A Big-data-based Platform for Human-land Relations Analysis and Application in Urban Areas—The GSC Best Practice Data Computing Environment 2018
Xue, B.1,2* Li, J. Z.2,3 Xiao, X.1,2 Xie, X.1,2 Pang, M.1,2,4 Jiang, L.1,5
Lu, C. P.1,2 Ren, W. X.1,2
1. Key Lab of Pollution Ecology and Environmental Engineering, Institute of Applied Ecology, Chinese Academy of Sciences, Shenyang 110016, China;
2. Key Lab for Environmental Computation and Sustainability of Liaoning Province, Shenyang 110016, China; 3. College of Urban Planning and Architecture, Xuchang University, Xuchang 461000, China;
4. College of Geography and Environment Science, Northwest Normal University, Lanzhou 730070, China;
5. College of Earth and Environmental Sciences, Lanzhou University, Lanzhou 730000, China
Abstract: A big-data-based platform for human-land relations analysis and application in urban areas was recognized by the Geographical Society of China (GSC) as the GSC Best Practice Data Computing Environment 2018. The system was developed by calculating the spatial patterns of urban businesses and residences and relevant correlations based on electronic map POIs and web text data.

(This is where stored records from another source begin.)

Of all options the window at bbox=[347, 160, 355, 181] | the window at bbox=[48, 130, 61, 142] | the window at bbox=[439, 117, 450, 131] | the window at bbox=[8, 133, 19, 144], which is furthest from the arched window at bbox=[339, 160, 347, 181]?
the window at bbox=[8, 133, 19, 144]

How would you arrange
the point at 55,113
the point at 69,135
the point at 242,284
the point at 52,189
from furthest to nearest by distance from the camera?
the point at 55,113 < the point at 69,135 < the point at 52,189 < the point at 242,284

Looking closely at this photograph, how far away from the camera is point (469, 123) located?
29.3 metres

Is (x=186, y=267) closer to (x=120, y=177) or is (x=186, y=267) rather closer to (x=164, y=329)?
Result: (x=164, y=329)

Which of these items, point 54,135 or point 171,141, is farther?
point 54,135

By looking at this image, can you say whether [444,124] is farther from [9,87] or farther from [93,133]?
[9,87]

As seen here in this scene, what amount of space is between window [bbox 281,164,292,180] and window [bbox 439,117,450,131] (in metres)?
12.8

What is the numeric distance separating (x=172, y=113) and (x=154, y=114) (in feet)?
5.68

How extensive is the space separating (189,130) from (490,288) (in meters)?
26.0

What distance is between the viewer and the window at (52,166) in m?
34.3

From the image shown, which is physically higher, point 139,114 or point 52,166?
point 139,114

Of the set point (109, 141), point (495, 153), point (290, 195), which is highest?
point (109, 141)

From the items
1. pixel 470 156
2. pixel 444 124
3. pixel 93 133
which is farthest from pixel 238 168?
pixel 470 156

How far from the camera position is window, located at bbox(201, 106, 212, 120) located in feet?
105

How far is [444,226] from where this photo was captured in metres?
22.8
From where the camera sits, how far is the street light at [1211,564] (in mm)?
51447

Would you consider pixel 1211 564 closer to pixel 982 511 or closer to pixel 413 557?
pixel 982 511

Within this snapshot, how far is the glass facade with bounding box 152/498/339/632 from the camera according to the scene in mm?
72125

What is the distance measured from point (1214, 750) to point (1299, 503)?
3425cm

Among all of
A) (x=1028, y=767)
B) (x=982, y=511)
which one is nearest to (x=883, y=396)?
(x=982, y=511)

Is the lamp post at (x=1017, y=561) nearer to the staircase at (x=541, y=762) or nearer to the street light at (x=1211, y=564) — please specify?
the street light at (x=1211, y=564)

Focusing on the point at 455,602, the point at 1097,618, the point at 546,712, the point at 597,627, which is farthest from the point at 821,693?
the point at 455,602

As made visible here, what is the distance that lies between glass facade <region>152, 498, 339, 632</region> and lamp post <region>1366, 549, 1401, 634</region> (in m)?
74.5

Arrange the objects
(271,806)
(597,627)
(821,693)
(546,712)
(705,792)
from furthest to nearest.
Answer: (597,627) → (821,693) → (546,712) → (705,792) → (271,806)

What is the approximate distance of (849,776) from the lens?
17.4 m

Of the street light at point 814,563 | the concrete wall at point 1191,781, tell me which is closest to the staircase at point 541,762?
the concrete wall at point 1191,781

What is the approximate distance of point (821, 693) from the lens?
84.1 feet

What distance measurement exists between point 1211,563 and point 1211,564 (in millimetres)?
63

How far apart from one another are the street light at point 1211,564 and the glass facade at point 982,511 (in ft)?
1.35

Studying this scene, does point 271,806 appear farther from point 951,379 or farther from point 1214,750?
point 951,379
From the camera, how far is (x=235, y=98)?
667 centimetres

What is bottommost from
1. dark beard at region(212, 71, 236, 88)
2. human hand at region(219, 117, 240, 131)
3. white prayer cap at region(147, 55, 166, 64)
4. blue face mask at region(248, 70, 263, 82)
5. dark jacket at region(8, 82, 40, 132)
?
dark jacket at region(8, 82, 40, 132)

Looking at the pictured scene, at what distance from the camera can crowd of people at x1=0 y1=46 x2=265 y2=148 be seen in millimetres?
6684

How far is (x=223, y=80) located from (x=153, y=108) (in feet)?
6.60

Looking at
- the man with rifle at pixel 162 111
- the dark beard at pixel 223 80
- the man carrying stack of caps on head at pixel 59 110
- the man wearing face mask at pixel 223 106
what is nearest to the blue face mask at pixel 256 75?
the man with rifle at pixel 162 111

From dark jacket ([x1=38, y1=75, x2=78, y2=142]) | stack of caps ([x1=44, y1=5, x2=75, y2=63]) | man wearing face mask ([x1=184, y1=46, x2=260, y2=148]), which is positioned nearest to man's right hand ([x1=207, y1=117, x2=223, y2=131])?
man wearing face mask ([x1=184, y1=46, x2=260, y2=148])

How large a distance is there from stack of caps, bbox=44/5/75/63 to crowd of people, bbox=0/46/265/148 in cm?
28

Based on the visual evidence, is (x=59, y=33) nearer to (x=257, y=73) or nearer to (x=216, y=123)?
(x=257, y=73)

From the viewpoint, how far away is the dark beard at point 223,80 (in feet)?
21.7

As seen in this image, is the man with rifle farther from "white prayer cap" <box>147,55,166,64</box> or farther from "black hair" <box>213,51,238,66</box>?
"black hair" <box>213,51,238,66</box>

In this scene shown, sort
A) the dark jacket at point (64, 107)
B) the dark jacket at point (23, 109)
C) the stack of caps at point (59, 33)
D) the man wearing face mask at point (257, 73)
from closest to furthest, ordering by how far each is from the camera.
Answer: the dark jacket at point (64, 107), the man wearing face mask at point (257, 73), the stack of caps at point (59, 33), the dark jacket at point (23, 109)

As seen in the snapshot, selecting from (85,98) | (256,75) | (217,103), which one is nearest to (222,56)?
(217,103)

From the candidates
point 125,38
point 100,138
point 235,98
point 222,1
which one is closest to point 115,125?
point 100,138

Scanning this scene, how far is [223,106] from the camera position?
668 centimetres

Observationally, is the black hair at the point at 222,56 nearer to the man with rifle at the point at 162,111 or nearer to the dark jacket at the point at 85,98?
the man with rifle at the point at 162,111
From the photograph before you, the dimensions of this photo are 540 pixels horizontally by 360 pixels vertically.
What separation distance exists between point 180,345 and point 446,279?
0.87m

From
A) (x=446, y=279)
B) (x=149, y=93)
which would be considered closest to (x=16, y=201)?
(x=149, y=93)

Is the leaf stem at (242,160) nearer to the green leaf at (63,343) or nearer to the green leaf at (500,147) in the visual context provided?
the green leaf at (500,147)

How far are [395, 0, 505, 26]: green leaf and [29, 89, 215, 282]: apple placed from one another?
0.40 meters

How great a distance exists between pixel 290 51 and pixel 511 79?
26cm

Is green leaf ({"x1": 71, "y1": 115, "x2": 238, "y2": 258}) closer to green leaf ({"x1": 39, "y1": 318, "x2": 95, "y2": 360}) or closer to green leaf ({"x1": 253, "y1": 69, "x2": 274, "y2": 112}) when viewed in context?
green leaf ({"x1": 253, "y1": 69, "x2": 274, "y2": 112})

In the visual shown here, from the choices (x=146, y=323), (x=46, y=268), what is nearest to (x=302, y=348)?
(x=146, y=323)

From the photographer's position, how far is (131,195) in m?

GIS tools, such as the spatial kernel density estimation, were used to analyze the spatial aggregation patterns and correlations between human-land system elements. Based on these correlations, we established a data-computing platform. This platform provides a computing environment for the study of human-land relationships using big data. It also provides an experimental basis for innovating big data analysis methods and theoretical systems in the study of human-land relationships, and thus facilitates scientific discovery (human-land relationship) and decision-making.
Keywords: human-land relationship; computing environment; big data; urban area; point of interest
1 Background and Scientific Goals
Big data applications are rapidly evolving into a new generation of information technology and service industries that collect, store, and correlate large amounts of data from scattered sources in different formats and discover new knowledge, create new values, and enhance new capabilities[1–2]. The concept of geospatial big data is one of the key technical supports of ecological construction, ecological environment protection and regional sustainable development[3–4], and it is the core scientific and technological element supporting the development of smart cities and related geographic information industry[5–8]. With the rapid development of spatial information technology, computer technology, and network service, geospatial big data have gradually evolved from simple spatial coordinate information into a new type of geospatial data containing rich environmental semantic connotations[9–11], becoming a point of growth and research hotspot of emerging industries worldwide[12–14]. Geospatial big data have special characteristics. These characteristics reflect the breadth and depth of human-land system factors and are useful for extracting related information. Geospatial big data play an increasingly important role in popular applications such as the evaluation of public environmental policy, environmental monitoring analysis, and regional sustainable development[15–16]. The study on geospatial big data provides basic theoretical systems for constructing virtual ecosystems, especially in data support and spatial analysis. Geospatial big data, which is mainly represented by points of interest (POIs), is important for the study of human-land relationship because the data can represent economic activities and scope[17]. This is an empirical study in which POI data were used to explore spatial patterns and correlations among economic geography elements in order to apply geospatial big data to develop the layout of human-land elements and study the internal correlations among the elements in an innovative manner.
2 Data Sources
Taking 2017 as the base year, this study collected 433,700 POI data (18 categories) of all types of economic geography elements in Shenyang city, Liaoning province, China. The shopping service category had the most POI data, accounting for more than 31% of the total. Food services, daily life-related services, and companies and businesses’ POI data accounted for 40% of the total. The remaining types are: health care services; government agencies and social groups; science, education, and cultural services; transportation facilities and services, and automobile services. The POI data were based on the GCJ-02 Mars coordinate system. We obtained 1,279 unstructured data points for average house prices and house ages, based on web text crawling analysis.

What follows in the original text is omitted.